Patricia O'Reilly oreilly@qualcomm.com
Tue, 01 Feb 2011 12:04:08 -0800

>From what you have described it sounds to me like you need the patch that Andrew referenced earlier that allows you to configure an -offline-timeout and -offline-shutdown-timeout option on your fileservers. We have has similar problems at our site and will be releasing that patch into production shortly.


Jeff Blaine wrote:
>>>> Wed Jan 26 12:28:13 2011: upclientetc exited on signal 15
>>>> Wed Jan 26 12:28:13 2011: upclientbin exited on signal 15
>>>> Wed Jan 26 12:28:24 2011: fs:vol exited on signal 15
>>>> Wed Jan 26 12:58:19 2011: bos shutdown: fileserver failed to
>>>> shutdown within 1800 seconds
>>>> Wed Jan 26 12:58:37 2011: fs:file exited on signal 9
> Thanks for the replies.
> I can't at all fathom that our issue is one of existing
> client connections and callback break completion (timing out).
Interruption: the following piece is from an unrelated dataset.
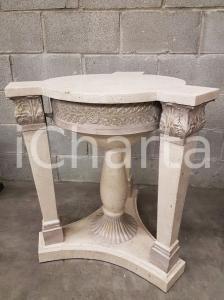 1970 VINTAGE Base rotonda per tavolino in legno tassellato in pietra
>> Also, in this specific case, it may not be just that shutting down
>> volumes took too long. 1.4.11 has known problems that can cause this
>> (e.g. the host list gets a loop in it, and something spins forever
>> trying to traverse the whole list).
> That's this, I think?:
>     - Fixes to avoid issues cleaning up deleted hosts in
>       the fileserver (126454)
> Let's assume this issue is what caused our problem.  I'm sort
> of at a loss as to how to approach OpenAFS versions.  On one
> hand, expectations of more effort to make it clear in the
> release notes what items could cause something like unclean
> server shutdowns (kind of a big deal, IMO) are not really
> justifiable.  It's open source, etc.  On the other hand,
> it's not acceptable to blindly upgrade to the latest stable
> release every time it comes out.  I understand that the most
> obvious take-away is just, "You got bit.  Move on.", but
> if anything can improve on our end, I'd like to do that.
> I welcome any suggestions for how others are approaching this.
> Jeff Blaine